Concerns over Maruti arm’s EV investment

It added that the larger issue continues to be this inherent conflict of interest – between owning a 100% subsidiary and having a listed company in the same market.
Image used for representational purpose only.
Image used for representational purpose only.

NEW DELHI: Proxy advisory firm IiAS has raised serious questions on Suzuki Motor Gujarat (SMC) investment in the EV project instead of Maruti Suzuki (MSIL) doing it directly. It said that Maruti’s shareholders must constructively engage with SMC to understand how this structure will work as the company’s future is at stake.

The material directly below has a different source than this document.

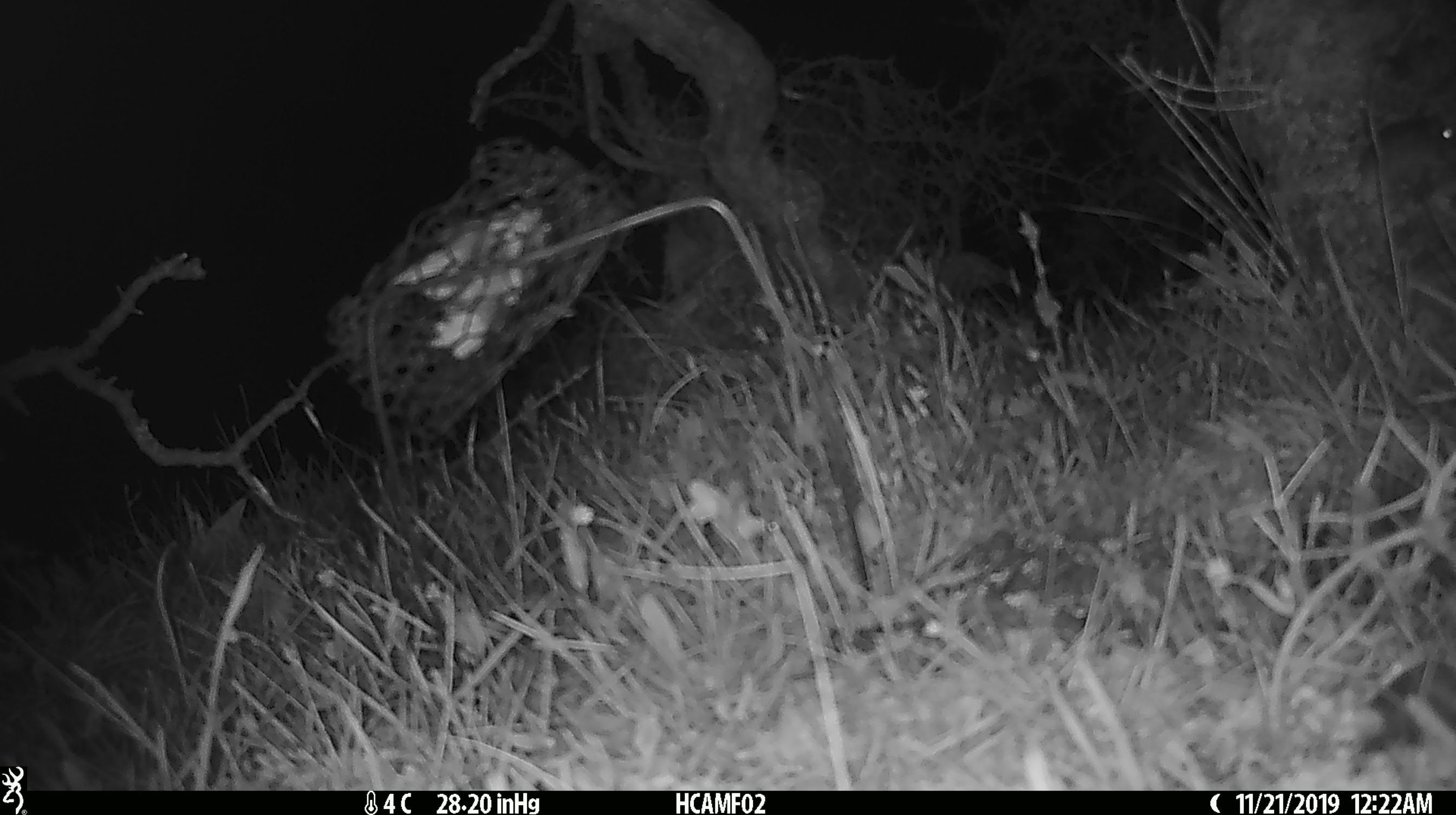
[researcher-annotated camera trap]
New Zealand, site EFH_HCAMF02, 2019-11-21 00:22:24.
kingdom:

Japan’s SMC, the parent company of MSIL, on Saturday had signed a memorandum of understanding with the State of Gujarat to invest approximately 150 billion yen (approximately `10,440 crore) for local manufacturing of battery electric vehicles (BEV) and BEV batteries.

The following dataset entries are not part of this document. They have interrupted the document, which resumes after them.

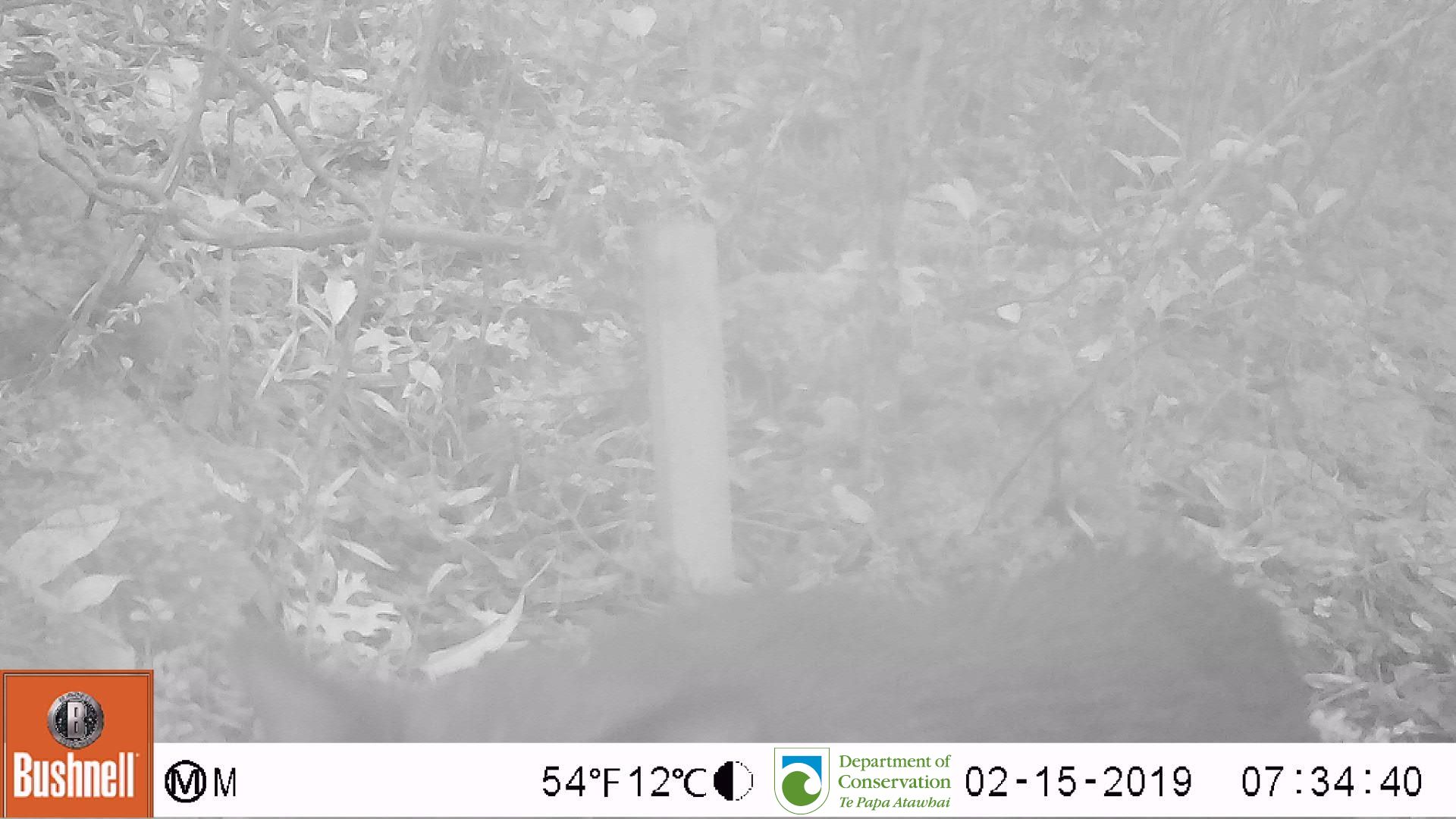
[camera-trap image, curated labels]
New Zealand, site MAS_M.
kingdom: Animalia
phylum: Chordata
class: Mammalia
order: Carnivora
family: Felidae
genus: Felis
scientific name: Felis catus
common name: domestic cat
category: cat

IiAS (Institutional Investor Advisory Services) said that SMC will argue that this saves Maruti’s shareholders the capital, but Maruti had Rs 3,000 crore in liquid cash and little debt on its balance sheet on 30 September 2021, meaning investing Rs 10,440 crore over the project is unlikely to stress Maruti’s financial profile.

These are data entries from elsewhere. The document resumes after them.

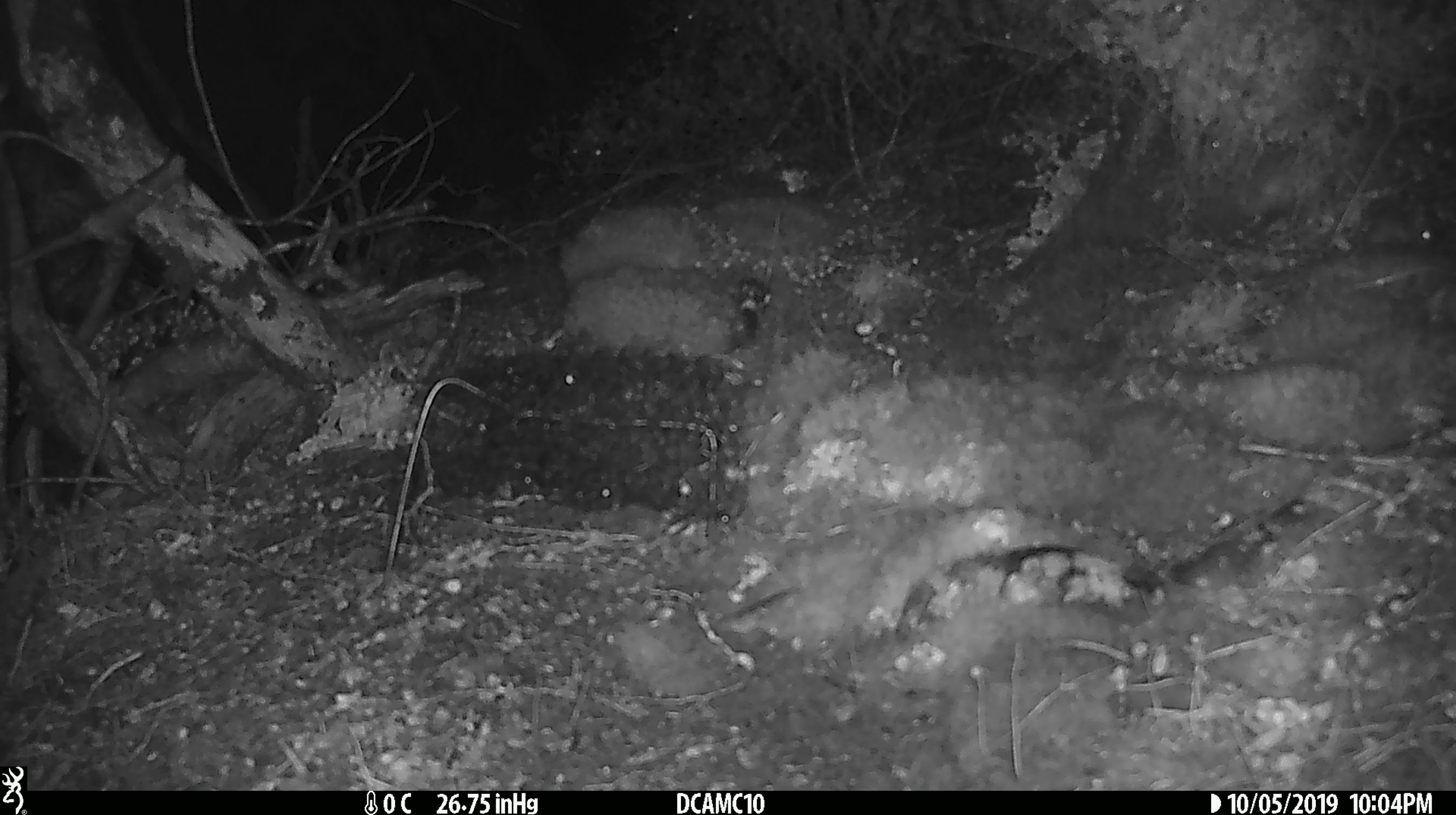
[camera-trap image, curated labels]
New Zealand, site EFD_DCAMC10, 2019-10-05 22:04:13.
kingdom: Animalia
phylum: Chordata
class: Mammalia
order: Rodentia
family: Muridae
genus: Mus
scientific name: Mus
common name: mouse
Mouse (Mus).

It added that the larger issue continues to be this inherent conflict of interest – between owning a 100% subsidiary and having a listed company in the same market. This also makes Maruti a distributor of SMC products.

“These structures make it easier for MNCs to hollow out the listed subsidiary and reduce its value. Maruti’s shareholders must constructively engage with SMC to understand how this structure will work… For Maruti, its future may be at stake. It must define its role in the EV venture.

A consultation with its stakeholders – as at the time of setting up the Gujarat plant in 2014, will enable Maruti to create a mutually beneficial deal structure and remain relevant,” said that proxy advisory firm.